**Problem:** Extract, exactly as written, the line that contains "Guilty Of Spoiling" and all lines after it through the end of the records. Omit pictures.

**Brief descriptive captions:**
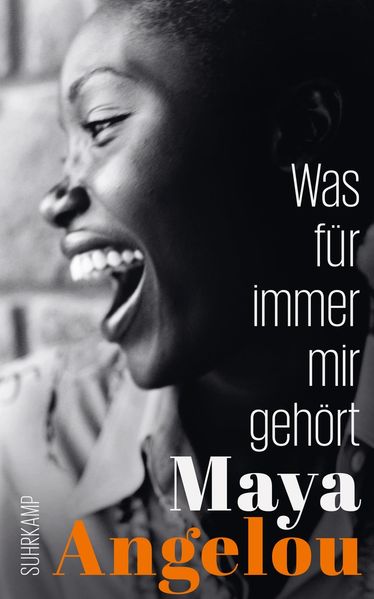 Was für immer mir gehört (Maya Angelous Memoire 2)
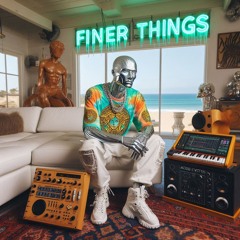 Finer Things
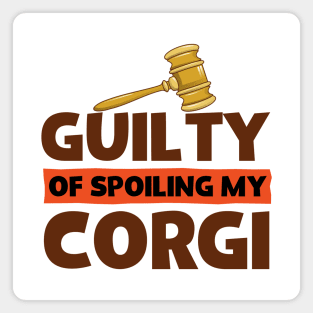 Guilty Of Spoiling My Corgi Dog Lovers Funny Magnet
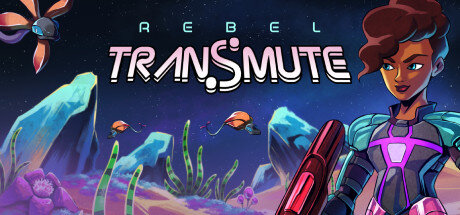 Rebel Transmute - PC Game Download via Torrent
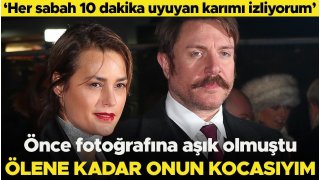 'Karım yataktayken 10 dakika onu izliyorum'... Önce fotoğrafına aşık olmuştu... Onun kocası olarak ölmek istiyorum 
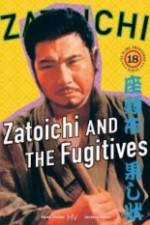 Watch Zatoichi and the Fugitives Gomovies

**Your response:**
 Guilty Of Spoiling My Corgi Dog Lovers Funny Magnet
 Rebel Transmute - PC Game Download via Torrent
 'Karım yataktayken 10 dakika onu izliyorum'... Önce fotoğrafına aşık olmuştu... Onun kocası olarak ölmek istiyorum 
 Watch Zatoichi and the Fugitives Gomovies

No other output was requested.